Un video, un camión oficial y alimentos sociales descargados en un espacio vinculado a su entorno político. Emanuel Gainza quedó UNA VEZ MÁS en el centro de una investigación que expone algo más profundo que un posible desvío: una forma de ejercer poder donde las fronteras entre el Estado, las fundaciones amigas y los recursos públicos aparecen peligrosamente borradas.
El escándalo por el desvío de alimentos destinados a los sectores más vulnerables de Entre Ríos no solo puso bajo la lupa a una red operativa y logística. También colocó en el centro del debate público a un nombre propio: Emanuel Gainza. Secretario de Modernización, dirigente con proyección y figura clave del oficialismo provincial, hoy aparece vinculado —al menos políticamente— a una trama que incomoda y exige explicaciones urgentes.
La investigación judicial incorporó un elemento de alto impacto: un video que muestra a un camión identificado con el Ministerio de Desarrollo Humano descargando mercadería estatal en un local vinculado a la Fundación “Hacemos Argentina”, impulsada políticamente por Gainza. La escena es directa, sin disimulos y a plena luz del día. No hay clandestinidad. Hay rutina. Y eso, en política, es una señal de alarma.
Nadie afirma, por ahora, que Gainza haya cometido un delito. Pero tampoco se puede ignorar el contexto. Cuando alimentos destinados a combatir el hambre terminan en espacios ligados al entorno de un funcionario de primera línea, la discusión deja de ser técnica y se vuelve institucional. ¿Qué hacía allí esa mercadería? ¿Quién autorizó el traslado? ¿Bajo qué programa? ¿Con qué controles?
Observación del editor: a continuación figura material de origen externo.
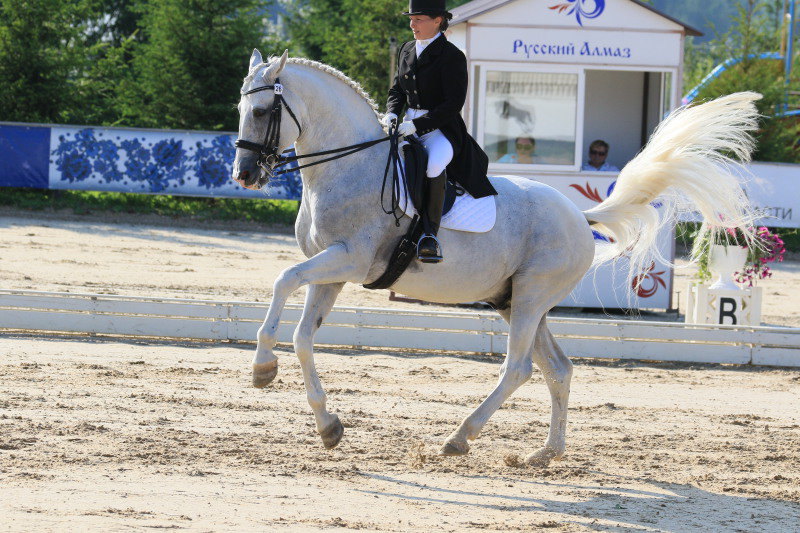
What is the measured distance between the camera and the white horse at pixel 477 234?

Hasta ahora, las respuestas no llegaron.
El silencio del funcionario agrava el cuadro. En una provincia golpeada por la pobreza y la demanda social, callar frente a un hecho de esta gravedad no es una estrategia prudente: es una decisión política. Y las decisiones políticas también se juzgan.
El caso actual no aparece en el vacío. Gainza no es un actor marginal ni un recién llegado. A lo largo de su carrera pública, su nombre ya ha estado rodeado de cuestionamientos, polémicas y sospechas políticas, especialmente vinculadas al uso de estructuras paralelas, armado de fundaciones, manejo de programas y construcción de poder por fuera de los canales tradicionales del Estado. Siempre en el límite. Siempre en zonas grises. Siempre con explicaciones que llegan tarde o no llegan.
Nunca condenado, pero tampoco ajeno a la controversia. Nunca imputado, pero recurrentemente señalado. Esa acumulación de episodios no prueba delitos, pero sí construye un patrón que hoy vuelve a emerger con fuerza: la dificultad para separar lo público de lo propio, el Estado de lo partidario, la política social de la conveniencia política.
El lema de la fundación vinculada a este caso —“Somos lo que hacemos”— se vuelve, en este contexto, casi una ironía cruel. Porque lo que hoy se investiga no es solidaridad transparente ni militancia social genuina, sino la posible utilización de recursos del Estado a través de estructuras afines, sin trazabilidad clara ni controles visibles.
La pregunta de fondo no es solo judicial. Es democrática. ¿Qué modelo de gestión representa Emanuel Gainza? ¿Uno donde el Estado actúa con reglas claras y controles estrictos, o uno donde los vínculos políticos habilitan atajos, zonas liberadas y confusión deliberada?
La Justicia deberá avanzar y determinar si hubo delito. Pero la política no puede esconderse detrás de los tiempos judiciales. Gainza tiene la obligación institucional de explicar qué relación tiene —o no tiene— con los espacios donde apareció la mercadería desviada. No por la causa penal, sino por la salud del sistema democrático.
Porque cuando los alimentos de los pobres aparecen mezclados con fundaciones del poder, no solo se daña una política pública. Se erosiona la confianza social. Y eso, para cualquier dirigente que aspire a futuro, debería ser una mancha imposible de ignorar.